* [YOUR OBJECTIVE] Restate the listing below word for word, pictures excluded.

* [RECORDS FOR PROCESSING]
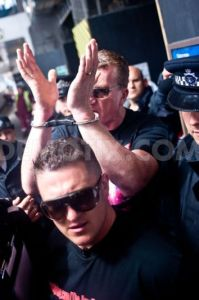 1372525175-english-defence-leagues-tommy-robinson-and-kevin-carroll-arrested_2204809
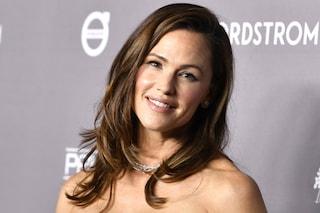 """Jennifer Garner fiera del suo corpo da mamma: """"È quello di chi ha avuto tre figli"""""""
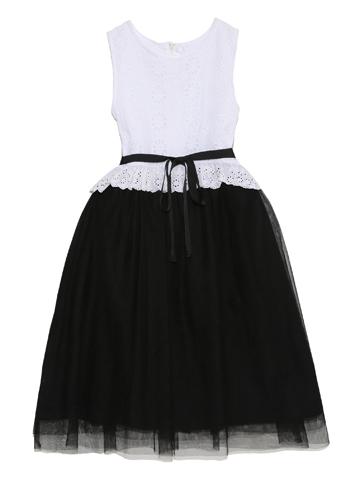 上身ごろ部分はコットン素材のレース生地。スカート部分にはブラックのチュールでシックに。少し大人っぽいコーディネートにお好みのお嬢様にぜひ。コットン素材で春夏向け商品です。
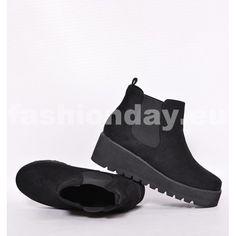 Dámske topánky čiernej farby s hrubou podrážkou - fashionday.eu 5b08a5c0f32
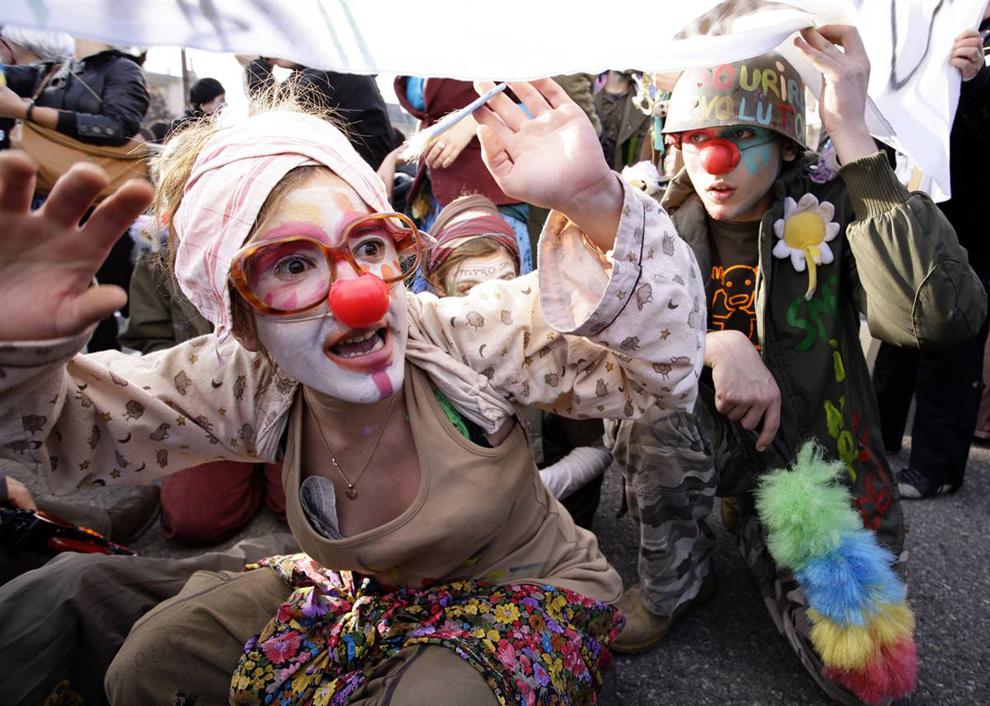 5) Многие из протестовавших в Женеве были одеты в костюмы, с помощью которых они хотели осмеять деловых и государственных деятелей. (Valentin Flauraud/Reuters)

* [SOLUTION FOR THIS TASK]
 1372525175-english-defence-leagues-tommy-robinson-and-kevin-carroll-arrested_2204809
 """Jennifer Garner fiera del suo corpo da mamma: """"È quello di chi ha avuto tre figli"""""""
 上身ごろ部分はコットン素材のレース生地。スカート部分にはブラックのチュールでシックに。少し大人っぽいコーディネートにお好みのお嬢様にぜひ。コットン素材で春夏向け商品です。
 Dámske topánky čiernej farby s hrubou podrážkou - fashionday.eu 5b08a5c0f32
 5) Многие из протестовавших в Женеве были одеты в костюмы, с помощью которых они хотели осмеять деловых и государственных деятелей. (Valentin Flauraud/Reuters)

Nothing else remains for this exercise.